Set task
Transcribe the records below exactly as they appear.

Stored rows
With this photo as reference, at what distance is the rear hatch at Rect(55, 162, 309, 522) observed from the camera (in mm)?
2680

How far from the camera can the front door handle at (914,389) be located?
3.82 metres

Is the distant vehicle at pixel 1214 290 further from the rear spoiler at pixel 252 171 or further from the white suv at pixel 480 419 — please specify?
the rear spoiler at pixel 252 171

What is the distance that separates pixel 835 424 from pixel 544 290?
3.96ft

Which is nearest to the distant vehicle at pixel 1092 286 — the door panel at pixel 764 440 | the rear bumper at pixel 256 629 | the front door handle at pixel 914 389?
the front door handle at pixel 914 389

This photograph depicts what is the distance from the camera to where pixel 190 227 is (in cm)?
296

Output for this exercise
With this photo as reference, at what distance is the rear hatch at Rect(55, 162, 309, 522) observed from the camera (in mm)?
2680

How far from the camera can the front door handle at (914,389) be located?
3.82 metres

Is the distant vehicle at pixel 1214 290 further from the rear spoiler at pixel 252 171 or further from the white suv at pixel 480 419 — please specify?
the rear spoiler at pixel 252 171

What is the distance that separates pixel 835 424 from pixel 544 290?
3.96ft

Which is nearest to the distant vehicle at pixel 1092 286 — the door panel at pixel 764 440 | the rear bumper at pixel 256 629 | the front door handle at pixel 914 389?
the front door handle at pixel 914 389

This photograph depicts what is the distance from the camera to where pixel 190 227 is (in cm)?
296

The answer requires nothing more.